Although most of his movies are underground, Stanley Kubrick remains a legend in the film industry. His way of working is one that is found unique among other film directors like Stephen Spielberg, Alfred Hitchcock, or Martin Scorsese. He takes every single shot seriously like it’s a painting and forms a work of art in the process.
The Shining
Saying that The Shining is “a work of art” would be an understatement to the brilliance that came along with this motion picture. Although the original author, Stephen King, didn’t appreciate how Kubrick interpreted his novel, audiences fell in love with this classic. It has been told that the famous scene in which Wendy is swinging a bat took a hundred and twenty seven takes making The Guinness Book of World Records.
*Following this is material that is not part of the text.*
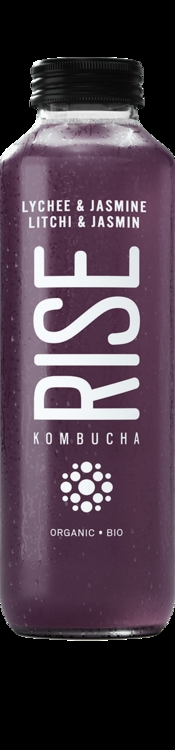 Kombucha: litchi et jasmin-1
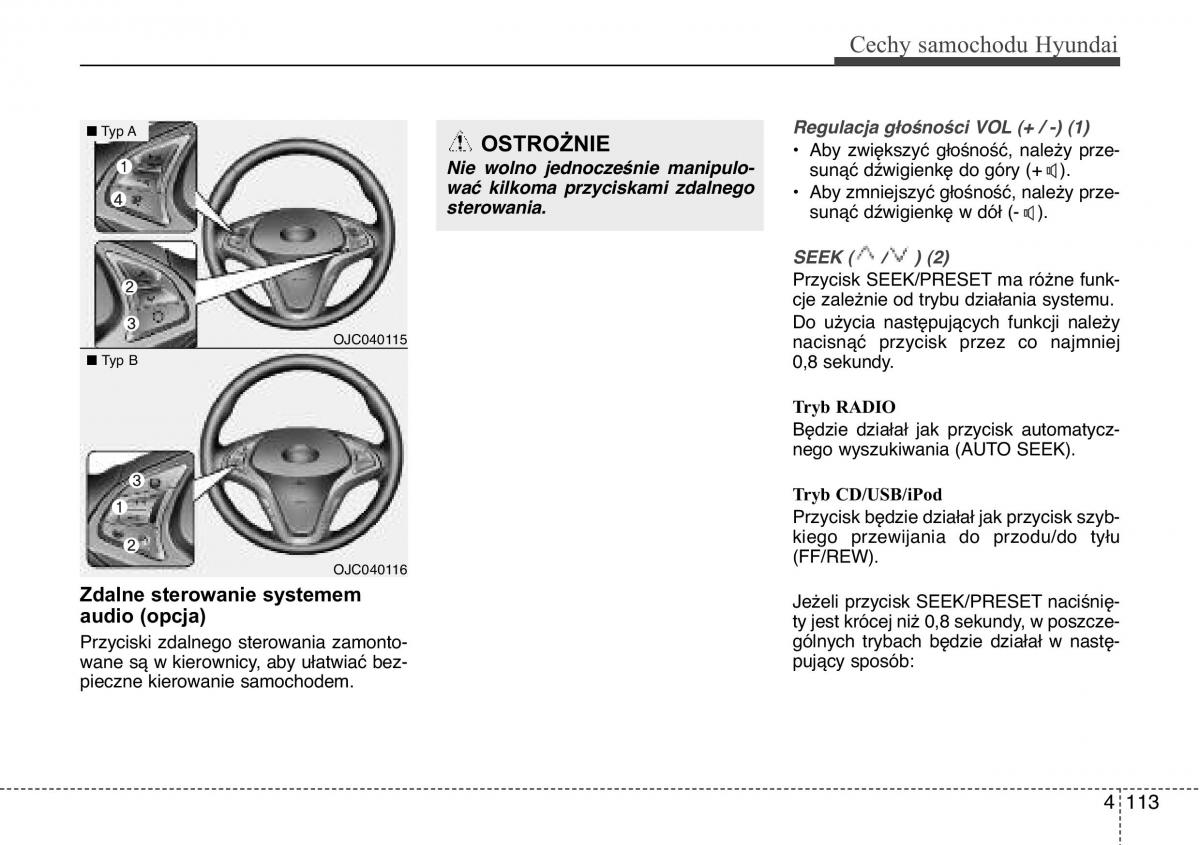 Hyundai ix20 instrukcja obslugi / page 193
On top of that, the film also took five years to make which shooting approximately lasting an entire year. Kubrick stated:
“There is a wonderful suggestive timeliness of making a movie imposes on your life. I’m doing exactly the same as I was doing when I was eighteen and making my first movie. It frees you from any other sense of time.”
Eyes Wide Shut
Starring the famous Tom Cruise, Eyes Wide Shut is one of Kubrick’s least known films. Dr. William Harford goes on a spree of sexual fantasies after his wife admits to pursuing an affair at a time in the past. He discovers and underground orgy in the heart of New York City and is warned to never come back. With production time taking a total of four hundred days, setting yet another Guinness World Record.
2001: A Space Odyssey
The classic movie has remained a staple in most of abstract American movie making. The story is about the evolution of man, what the act of murdering can really mean, and what the future can hold. In an extremely strange and different way, Kubrick achieves this story with astronauts traveling through space. With no dialogue in the first twenty five minutes of the movie, the strange set design, and obscure transitions, it’s hard to understand the meat that is behind this film. Yet, it is still a classic because of it’s symbolism of mankind as a whole.